» Given passage
As Simone Weil said, the human spirit is made for sacrifice, and if late-capitalist civilisation impossible for people to sacrifice their lives for good things, then they will turn to Fascism or Bolshevism for want of anything else to give themselves.
I don’t know who this “They” you speak of are, but leave me out of it.
B*gger that for a game of soldiers, as Terry Pratchett had Rincewind say.
There was a scene in Interesting Times, I think it was, in which a group of young children were being used as pawns in a Chinese-empire-analogue revolution. They were inspired by a Noble Cause and Rincewind quite rightly pointed out that you can find Causes for two-a-penny on any street corner and that the most sensible thing anyone could do is to live a happy, comfortable life without going out of ones way to go die for anyone else’s cause.
I couldn’t find the exact quote of that passage, but here is a related one from the same scene:
“I know about people who talk about suffering for the common good. It’s never bloody them! When you hear a man shouting “Forward, brave comrades!” you’ll see he’s the one behind the bloody big rock and the one wearing the only really arrow-proof helmet!”
There is one thing I’d be willing to sacrifice myself for and that is my wife. Anything else, no thank you very much.
With that one stated exception, my human spirit is made for securing a safe, comfortable existence for her and me. One with a roof over our heads, a larder full of food, and clean running heated water.
And I am thankful that I was born into a late-capitalist civilization that has made it possible for me to live that way.

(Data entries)
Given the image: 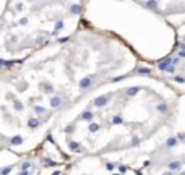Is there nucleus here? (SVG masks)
I'll return each instance as SVG.
<instances>
[{
  "instance_id": "1",
  "label": "nucleus",
  "mask_w": 185,
  "mask_h": 175,
  "mask_svg": "<svg viewBox=\"0 0 185 175\" xmlns=\"http://www.w3.org/2000/svg\"><path fill=\"white\" fill-rule=\"evenodd\" d=\"M185 131V96L148 63L94 88L57 117L46 141L65 162L99 160L136 170L149 152Z\"/></svg>"
},
{
  "instance_id": "2",
  "label": "nucleus",
  "mask_w": 185,
  "mask_h": 175,
  "mask_svg": "<svg viewBox=\"0 0 185 175\" xmlns=\"http://www.w3.org/2000/svg\"><path fill=\"white\" fill-rule=\"evenodd\" d=\"M90 0H12L7 44L12 50L36 52L68 37L86 20Z\"/></svg>"
},
{
  "instance_id": "3",
  "label": "nucleus",
  "mask_w": 185,
  "mask_h": 175,
  "mask_svg": "<svg viewBox=\"0 0 185 175\" xmlns=\"http://www.w3.org/2000/svg\"><path fill=\"white\" fill-rule=\"evenodd\" d=\"M136 175H185V131L174 135L149 152Z\"/></svg>"
},
{
  "instance_id": "4",
  "label": "nucleus",
  "mask_w": 185,
  "mask_h": 175,
  "mask_svg": "<svg viewBox=\"0 0 185 175\" xmlns=\"http://www.w3.org/2000/svg\"><path fill=\"white\" fill-rule=\"evenodd\" d=\"M146 63L154 76L185 96V44H176L167 55Z\"/></svg>"
},
{
  "instance_id": "5",
  "label": "nucleus",
  "mask_w": 185,
  "mask_h": 175,
  "mask_svg": "<svg viewBox=\"0 0 185 175\" xmlns=\"http://www.w3.org/2000/svg\"><path fill=\"white\" fill-rule=\"evenodd\" d=\"M130 2L162 18L172 28L185 23V0H130Z\"/></svg>"
},
{
  "instance_id": "6",
  "label": "nucleus",
  "mask_w": 185,
  "mask_h": 175,
  "mask_svg": "<svg viewBox=\"0 0 185 175\" xmlns=\"http://www.w3.org/2000/svg\"><path fill=\"white\" fill-rule=\"evenodd\" d=\"M174 31H176V44H185V23L176 26Z\"/></svg>"
},
{
  "instance_id": "7",
  "label": "nucleus",
  "mask_w": 185,
  "mask_h": 175,
  "mask_svg": "<svg viewBox=\"0 0 185 175\" xmlns=\"http://www.w3.org/2000/svg\"><path fill=\"white\" fill-rule=\"evenodd\" d=\"M59 172H60V170H59ZM59 172H57V174H54V175H59Z\"/></svg>"
}]
</instances>
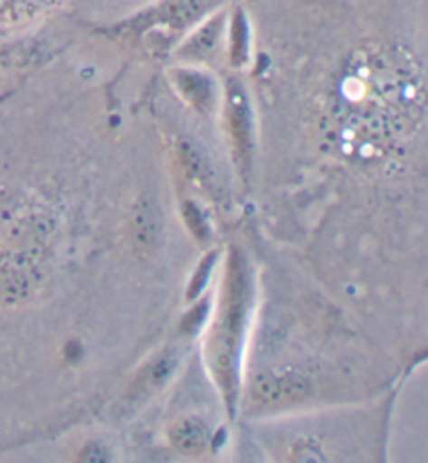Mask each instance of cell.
I'll use <instances>...</instances> for the list:
<instances>
[{"mask_svg": "<svg viewBox=\"0 0 428 463\" xmlns=\"http://www.w3.org/2000/svg\"><path fill=\"white\" fill-rule=\"evenodd\" d=\"M44 261L36 250L9 249L0 255V303L30 301L44 282Z\"/></svg>", "mask_w": 428, "mask_h": 463, "instance_id": "cell-1", "label": "cell"}, {"mask_svg": "<svg viewBox=\"0 0 428 463\" xmlns=\"http://www.w3.org/2000/svg\"><path fill=\"white\" fill-rule=\"evenodd\" d=\"M220 0H161L134 25L140 30H161L180 33L207 15Z\"/></svg>", "mask_w": 428, "mask_h": 463, "instance_id": "cell-2", "label": "cell"}, {"mask_svg": "<svg viewBox=\"0 0 428 463\" xmlns=\"http://www.w3.org/2000/svg\"><path fill=\"white\" fill-rule=\"evenodd\" d=\"M311 394V384L308 378L295 372L284 373H260L251 384V399L257 405H293L308 399Z\"/></svg>", "mask_w": 428, "mask_h": 463, "instance_id": "cell-3", "label": "cell"}, {"mask_svg": "<svg viewBox=\"0 0 428 463\" xmlns=\"http://www.w3.org/2000/svg\"><path fill=\"white\" fill-rule=\"evenodd\" d=\"M226 121L233 138L236 156L247 165L251 148H253V113H251L249 97L239 81H230L226 92Z\"/></svg>", "mask_w": 428, "mask_h": 463, "instance_id": "cell-4", "label": "cell"}, {"mask_svg": "<svg viewBox=\"0 0 428 463\" xmlns=\"http://www.w3.org/2000/svg\"><path fill=\"white\" fill-rule=\"evenodd\" d=\"M172 84L186 103L199 113H209L214 107V81L195 70H172Z\"/></svg>", "mask_w": 428, "mask_h": 463, "instance_id": "cell-5", "label": "cell"}, {"mask_svg": "<svg viewBox=\"0 0 428 463\" xmlns=\"http://www.w3.org/2000/svg\"><path fill=\"white\" fill-rule=\"evenodd\" d=\"M224 25H226V15H224V13H215V15L209 17L207 22L180 46L178 51L180 57L201 59V57H207L209 52H214L217 43H220L222 38Z\"/></svg>", "mask_w": 428, "mask_h": 463, "instance_id": "cell-6", "label": "cell"}, {"mask_svg": "<svg viewBox=\"0 0 428 463\" xmlns=\"http://www.w3.org/2000/svg\"><path fill=\"white\" fill-rule=\"evenodd\" d=\"M169 440L182 455H201L209 445V430L201 420H182L169 430Z\"/></svg>", "mask_w": 428, "mask_h": 463, "instance_id": "cell-7", "label": "cell"}, {"mask_svg": "<svg viewBox=\"0 0 428 463\" xmlns=\"http://www.w3.org/2000/svg\"><path fill=\"white\" fill-rule=\"evenodd\" d=\"M176 148H178V156L182 161V167L186 169V174L201 186H209L214 182V172L212 163H209L207 155L201 151V146L193 142L186 136H180L176 140Z\"/></svg>", "mask_w": 428, "mask_h": 463, "instance_id": "cell-8", "label": "cell"}, {"mask_svg": "<svg viewBox=\"0 0 428 463\" xmlns=\"http://www.w3.org/2000/svg\"><path fill=\"white\" fill-rule=\"evenodd\" d=\"M134 242L138 244L142 250L153 249L159 241V215L157 209L151 203H140L134 213Z\"/></svg>", "mask_w": 428, "mask_h": 463, "instance_id": "cell-9", "label": "cell"}, {"mask_svg": "<svg viewBox=\"0 0 428 463\" xmlns=\"http://www.w3.org/2000/svg\"><path fill=\"white\" fill-rule=\"evenodd\" d=\"M178 353H163V355H159L157 359L153 361L151 365H148L147 370V384L151 391H155V388H161L163 384L167 383V378L172 376L176 367H178Z\"/></svg>", "mask_w": 428, "mask_h": 463, "instance_id": "cell-10", "label": "cell"}, {"mask_svg": "<svg viewBox=\"0 0 428 463\" xmlns=\"http://www.w3.org/2000/svg\"><path fill=\"white\" fill-rule=\"evenodd\" d=\"M230 46H233V63L241 65L247 59V19H244L243 11H236L233 15Z\"/></svg>", "mask_w": 428, "mask_h": 463, "instance_id": "cell-11", "label": "cell"}, {"mask_svg": "<svg viewBox=\"0 0 428 463\" xmlns=\"http://www.w3.org/2000/svg\"><path fill=\"white\" fill-rule=\"evenodd\" d=\"M185 220L188 223L190 232H193V234L199 238V241H207L209 226H207L205 217H203L199 207H195L193 203H185Z\"/></svg>", "mask_w": 428, "mask_h": 463, "instance_id": "cell-12", "label": "cell"}, {"mask_svg": "<svg viewBox=\"0 0 428 463\" xmlns=\"http://www.w3.org/2000/svg\"><path fill=\"white\" fill-rule=\"evenodd\" d=\"M15 3H17V0H0V17H3L5 13L9 11V6L15 5Z\"/></svg>", "mask_w": 428, "mask_h": 463, "instance_id": "cell-13", "label": "cell"}]
</instances>
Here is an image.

» Task to complete
Summarize the comment on sacrifice in two sentences.

» Task answer
The writer rejects the claim, attributed to Simone Weil, that the human spirit is made for sacrifice, and recalls a Terry Pratchett scene in which Rincewind dismisses dying for causes and mocks those who urge others to suffer for the common good while keeping themselves safe. Apart from being willing to make a sacrifice for a wife, the writer wants only a safe, comfortable life with a roof, a full larder, and clean heated running water, and is thankful to late-capitalist civilization for making that possible.